◆ PROBLEM TO SOLVE: Reproduce all entries word for word.

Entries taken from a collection
-=-=-

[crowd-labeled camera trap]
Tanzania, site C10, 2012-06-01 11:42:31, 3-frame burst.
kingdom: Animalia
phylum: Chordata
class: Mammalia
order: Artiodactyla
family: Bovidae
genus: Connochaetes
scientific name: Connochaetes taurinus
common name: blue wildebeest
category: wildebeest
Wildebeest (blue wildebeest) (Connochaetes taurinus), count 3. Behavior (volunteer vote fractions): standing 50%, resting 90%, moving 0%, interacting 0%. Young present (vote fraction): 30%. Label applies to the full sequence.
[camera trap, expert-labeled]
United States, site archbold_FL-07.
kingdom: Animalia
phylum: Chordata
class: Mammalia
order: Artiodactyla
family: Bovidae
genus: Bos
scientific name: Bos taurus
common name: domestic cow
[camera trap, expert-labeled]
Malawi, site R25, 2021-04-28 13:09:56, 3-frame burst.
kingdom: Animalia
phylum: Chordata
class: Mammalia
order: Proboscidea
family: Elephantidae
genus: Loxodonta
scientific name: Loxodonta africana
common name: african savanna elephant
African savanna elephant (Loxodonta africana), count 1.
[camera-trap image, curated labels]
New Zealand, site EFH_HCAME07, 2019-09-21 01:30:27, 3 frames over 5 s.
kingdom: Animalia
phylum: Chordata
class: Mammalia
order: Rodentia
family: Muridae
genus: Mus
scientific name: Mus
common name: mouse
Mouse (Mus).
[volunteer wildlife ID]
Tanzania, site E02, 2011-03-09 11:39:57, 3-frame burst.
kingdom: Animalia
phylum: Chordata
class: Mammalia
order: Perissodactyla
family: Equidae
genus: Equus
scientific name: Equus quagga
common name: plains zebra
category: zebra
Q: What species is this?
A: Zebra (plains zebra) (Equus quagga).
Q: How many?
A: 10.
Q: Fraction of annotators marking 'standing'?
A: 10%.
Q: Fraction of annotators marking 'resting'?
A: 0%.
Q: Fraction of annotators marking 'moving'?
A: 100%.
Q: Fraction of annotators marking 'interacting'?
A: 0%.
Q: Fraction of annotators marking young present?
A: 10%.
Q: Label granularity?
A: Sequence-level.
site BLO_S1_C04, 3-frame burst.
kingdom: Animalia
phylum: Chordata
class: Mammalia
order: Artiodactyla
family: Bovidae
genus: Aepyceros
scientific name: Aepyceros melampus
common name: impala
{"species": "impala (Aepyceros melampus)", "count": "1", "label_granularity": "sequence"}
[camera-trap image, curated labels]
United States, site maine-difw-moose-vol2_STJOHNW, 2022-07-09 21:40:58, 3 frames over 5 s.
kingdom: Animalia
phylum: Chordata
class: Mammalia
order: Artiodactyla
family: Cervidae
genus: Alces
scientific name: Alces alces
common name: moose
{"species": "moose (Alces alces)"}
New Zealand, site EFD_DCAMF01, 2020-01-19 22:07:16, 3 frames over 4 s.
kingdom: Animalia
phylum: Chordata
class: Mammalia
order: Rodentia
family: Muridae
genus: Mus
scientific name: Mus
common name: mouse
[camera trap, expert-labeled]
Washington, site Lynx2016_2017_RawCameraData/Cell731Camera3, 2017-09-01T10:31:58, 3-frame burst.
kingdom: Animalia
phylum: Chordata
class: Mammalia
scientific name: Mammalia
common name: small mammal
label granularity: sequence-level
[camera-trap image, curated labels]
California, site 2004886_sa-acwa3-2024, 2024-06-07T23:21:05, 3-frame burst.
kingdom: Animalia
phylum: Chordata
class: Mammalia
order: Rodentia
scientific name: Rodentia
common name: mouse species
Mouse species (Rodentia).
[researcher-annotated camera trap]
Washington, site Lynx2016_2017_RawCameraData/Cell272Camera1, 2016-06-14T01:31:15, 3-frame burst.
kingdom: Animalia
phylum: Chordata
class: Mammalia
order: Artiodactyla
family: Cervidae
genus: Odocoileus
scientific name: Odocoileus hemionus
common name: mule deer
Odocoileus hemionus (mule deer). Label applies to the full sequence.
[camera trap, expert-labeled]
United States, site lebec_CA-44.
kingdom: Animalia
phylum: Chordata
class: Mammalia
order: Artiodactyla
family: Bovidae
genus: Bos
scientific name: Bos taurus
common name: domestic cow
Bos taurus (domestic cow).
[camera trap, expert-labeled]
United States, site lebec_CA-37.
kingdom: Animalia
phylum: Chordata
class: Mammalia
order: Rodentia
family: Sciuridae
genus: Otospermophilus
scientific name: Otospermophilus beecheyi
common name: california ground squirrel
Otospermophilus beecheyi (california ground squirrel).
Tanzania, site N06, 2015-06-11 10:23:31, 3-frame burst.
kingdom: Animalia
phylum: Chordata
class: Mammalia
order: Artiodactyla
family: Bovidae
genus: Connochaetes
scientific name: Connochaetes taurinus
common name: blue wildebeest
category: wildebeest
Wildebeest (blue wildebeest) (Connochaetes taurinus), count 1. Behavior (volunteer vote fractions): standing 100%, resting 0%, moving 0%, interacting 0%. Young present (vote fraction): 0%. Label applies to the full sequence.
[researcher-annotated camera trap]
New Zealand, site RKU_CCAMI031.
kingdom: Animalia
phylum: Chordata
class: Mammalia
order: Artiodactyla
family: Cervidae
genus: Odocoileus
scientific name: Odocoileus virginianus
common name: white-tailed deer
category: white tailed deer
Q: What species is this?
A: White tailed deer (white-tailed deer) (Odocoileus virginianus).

-=-=-

◆ EXPECTED OUTPUT:
[crowd-labeled camera trap]
Tanzania, site C10, 2012-06-01 11:42:31, 3-frame burst.
kingdom: Animalia
phylum: Chordata
class: Mammalia
order: Artiodactyla
family: Bovidae
genus: Connochaetes
scientific name: Connochaetes taurinus
common name: blue wildebeest
category: wildebeest
Wildebeest (blue wildebeest) (Connochaetes taurinus), count 3. Behavior (volunteer vote fractions): standing 50%, resting 90%, moving 0%, interacting 0%. Young present (vote fraction): 30%. Label applies to the full sequence.
[camera trap, expert-labeled]
United States, site archbold_FL-07.
kingdom: Animalia
phylum: Chordata
class: Mammalia
order: Artiodactyla
family: Bovidae
genus: Bos
scientific name: Bos taurus
common name: domestic cow
[camera trap, expert-labeled]
Malawi, site R25, 2021-04-28 13:09:56, 3-frame burst.
kingdom: Animalia
phylum: Chordata
class: Mammalia
order: Proboscidea
family: Elephantidae
genus: Loxodonta
scientific name: Loxodonta africana
common name: african savanna elephant
African savanna elephant (Loxodonta africana), count 1.
[camera-trap image, curated labels]
New Zealand, site EFH_HCAME07, 2019-09-21 01:30:27, 3 frames over 5 s.
kingdom: Animalia
phylum: Chordata
class: Mammalia
order: Rodentia
family: Muridae
genus: Mus
scientific name: Mus
common name: mouse
Mouse (Mus).
[volunteer wildlife ID]
Tanzania, site E02, 2011-03-09 11:39:57, 3-frame burst.
kingdom: Animalia
phylum: Chordata
class: Mammalia
order: Perissodactyla
family: Equidae
genus: Equus
scientific name: Equus quagga
common name: plains zebra
category: zebra
Q: What species is this?
A: Zebra (plains zebra) (Equus quagga).
Q: How many?
A: 10.
Q: Fraction of annotators marking 'standing'?
A: 10%.
Q: Fraction of annotators marking 'resting'?
A: 0%.
Q: Fraction of annotators marking 'moving'?
A: 100%.
Q: Fraction of annotators marking 'interacting'?
A: 0%.
Q: Fraction of annotators marking young present?
A: 10%.
Q: Label granularity?
A: Sequence-level.
site BLO_S1_C04, 3-frame burst.
kingdom: Animalia
phylum: Chordata
class: Mammalia
order: Artiodactyla
family: Bovidae
genus: Aepyceros
scientific name: Aepyceros melampus
common name: impala
{"species": "impala (Aepyceros melampus)", "count": "1", "label_granularity": "sequence"}
[camera-trap image, curated labels]
United States, site maine-difw-moose-vol2_STJOHNW, 2022-07-09 21:40:58, 3 frames over 5 s.
kingdom: Animalia
phylum: Chordata
class: Mammalia
order: Artiodactyla
family: Cervidae
genus: Alces
scientific name: Alces alces
common name: moose
{"species": "moose (Alces alces)"}
New Zealand, site EFD_DCAMF01, 2020-01-19 22:07:16, 3 frames over 4 s.
kingdom: Animalia
phylum: Chordata
class: Mammalia
order: Rodentia
family: Muridae
genus: Mus
scientific name: Mus
common name: mouse
[camera trap, expert-labeled]
Washington, site Lynx2016_2017_RawCameraData/Cell731Camera3, 2017-09-01T10:31:58, 3-frame burst.
kingdom: Animalia
phylum: Chordata
class: Mammalia
scientific name: Mammalia
common name: small mammal
label granularity: sequence-level
[camera-trap image, curated labels]
California, site 2004886_sa-acwa3-2024, 2024-06-07T23:21:05, 3-frame burst.
kingdom: Animalia
phylum: Chordata
class: Mammalia
order: Rodentia
scientific name: Rodentia
common name: mouse species
Mouse species (Rodentia).
[researcher-annotated camera trap]
Washington, site Lynx2016_2017_RawCameraData/Cell272Camera1, 2016-06-14T01:31:15, 3-frame burst.
kingdom: Animalia
phylum: Chordata
class: Mammalia
order: Artiodactyla
family: Cervidae
genus: Odocoileus
scientific name: Odocoileus hemionus
common name: mule deer
Odocoileus hemionus (mule deer). Label applies to the full sequence.
[camera trap, expert-labeled]
United States, site lebec_CA-44.
kingdom: Animalia
phylum: Chordata
class: Mammalia
order: Artiodactyla
family: Bovidae
genus: Bos
scientific name: Bos taurus
common name: domestic cow
Bos taurus (domestic cow).
[camera trap, expert-labeled]
United States, site lebec_CA-37.
kingdom: Animalia
phylum: Chordata
class: Mammalia
order: Rodentia
family: Sciuridae
genus: Otospermophilus
scientific name: Otospermophilus beecheyi
common name: california ground squirrel
Otospermophilus beecheyi (california ground squirrel).
Tanzania, site N06, 2015-06-11 10:23:31, 3-frame burst.
kingdom: Animalia
phylum: Chordata
class: Mammalia
order: Artiodactyla
family: Bovidae
genus: Connochaetes
scientific name: Connochaetes taurinus
common name: blue wildebeest
category: wildebeest
Wildebeest (blue wildebeest) (Connochaetes taurinus), count 1. Behavior (volunteer vote fractions): standing 100%, resting 0%, moving 0%, interacting 0%. Young present (vote fraction): 0%. Label applies to the full sequence.
[researcher-annotated camera trap]
New Zealand, site RKU_CCAMI031.
kingdom: Animalia
phylum: Chordata
class: Mammalia
order: Artiodactyla
family: Cervidae
genus: Odocoileus
scientific name: Odocoileus virginianus
common name: white-tailed deer
category: white tailed deer
Q: What species is this?
A: White tailed deer (white-tailed deer) (Odocoileus virginianus).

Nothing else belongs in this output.